- **INSTRUCTIONS**
a) Answer these questions from the text on the Pieracki assassination, giving each answer on its own line:
(i) In what year was OUN founded?
(ii) What pseudonym did Hryhorij Maciejko use?
(iii) About how many people attended Pieracki's state funeral?
b) Print the passage of the text on the Pieracki assassination from "The assassination of" up to and including "Ukrainian Nationalists (OUN).".
c) Decide whether each statement agrees with the text on the Pieracki assassination. Answer yes or no, and quote the words from the text that settle it.
(i) The assassination plan was decided at an OUN meeting in Warsaw.
(ii) Maciejko's bomb failed.
(iii) Maciejko was caught in Czechoslovakia.

- **EXERCISE TEXT**

The assassination of Bronisław Pieracki was a target killing of Poland's top politician of the interwar period, Minister of Interior Bronisław Pieracki (1895-1934), by the Organization of Ukrainian Nationalists (OUN).

OUN was formed in Poland as an amalgamation of a number of extreme right-wing organizations, including the Union of Ukrainian Fascists. From the moment of its founding in 1929, fascism played a central role in the organization, combining extreme ethno-nationalism with terrorism, corporatism, and anti-Semitism. The chosen assassin, Hryhorij Maciejko pseudonym "Gonta", was a trusted member of OUN.

History

The assassination plan was decided at an OUN meeting in Berlin. Maciejko was supplied with a makeshift bomb and a 7.65mm caliber pistol from Bandera. In the morning of 15 June 1934 Maciejko (aged 31) appeared at the Foksal Street in Warsaw in front of a social club frequented by Pieracki. He waited there for several hours undetected. The minister arrived in his limousine at 3:30 pm; however, Maciejko's bomb failed. He pulled the gun and shot the minister from behind twice in the back of his head. Maciejko escaped successfully with the help of OUN emissaries as far as Czechoslovakia and then to Argentina. The state funeral of Pieracki was attended by some 100,000 people. The coffin was sent to Nowy Sącz in a special train and laid in his family tomb.

- **INPUT DATA**
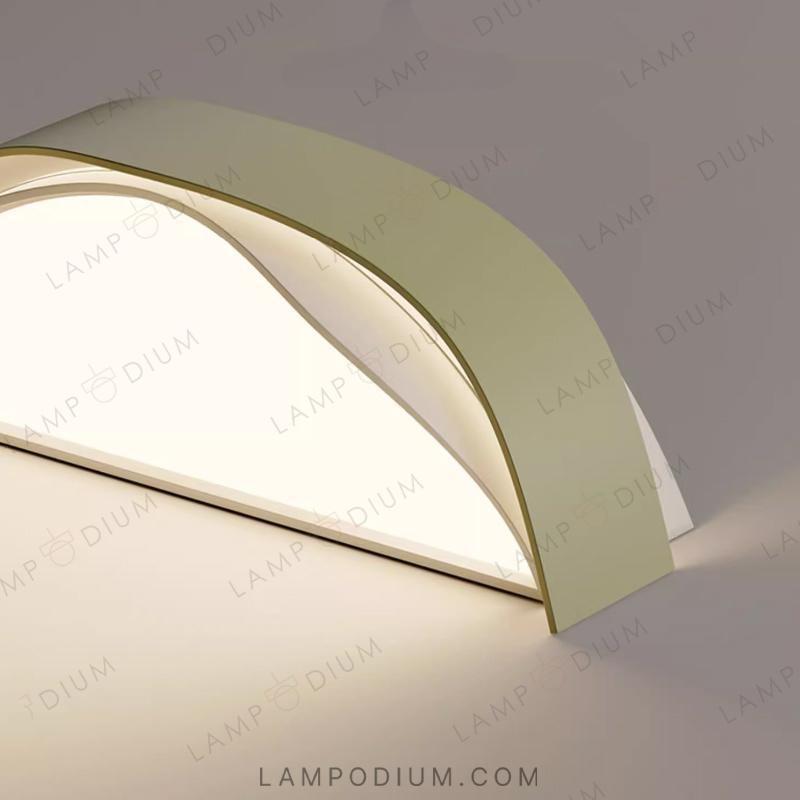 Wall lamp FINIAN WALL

* * *

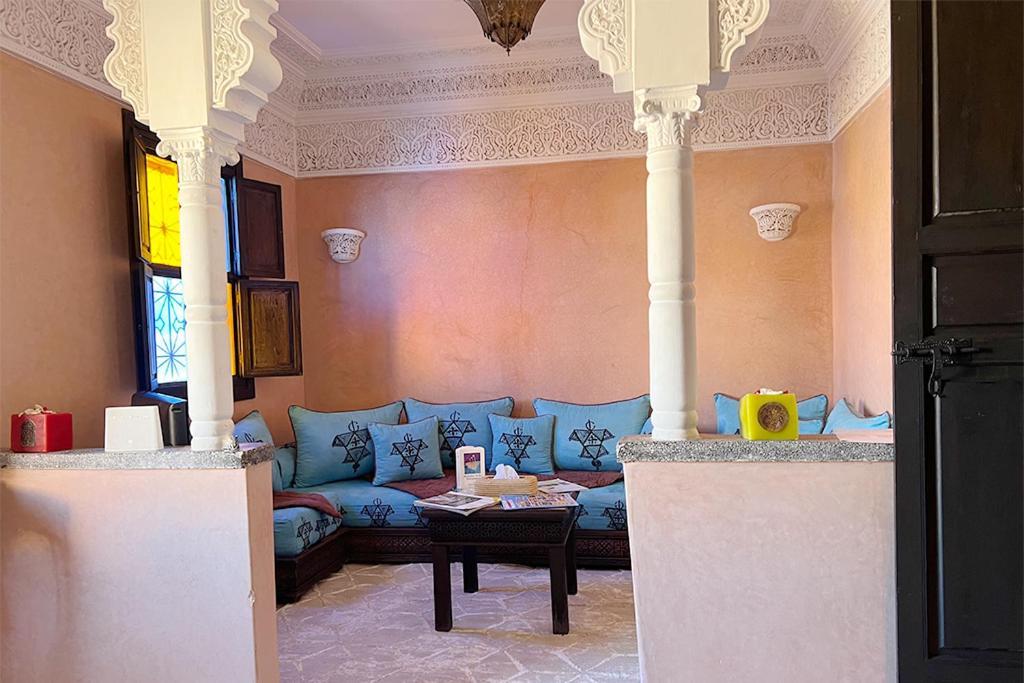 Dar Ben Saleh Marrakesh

- **OUTPUTS FOR THE TASKS**
a)
(i) 1929
(ii) "Gonta"
(iii) Some 100,000 people

b)
The assassination of Bronisław Pieracki was a target killing of Poland's top politician of the interwar period, Minister of Interior Bronisław Pieracki (1895-1934), by the Organization of Ukrainian Nationalists (OUN).

c)
(i) No: "The assassination plan was decided at an OUN meeting in Berlin."
(ii) Yes: "however, Maciejko's bomb failed."
(iii) No: "Maciejko escaped successfully with the help of OUN emissaries as far as Czechoslovakia and then to Argentina."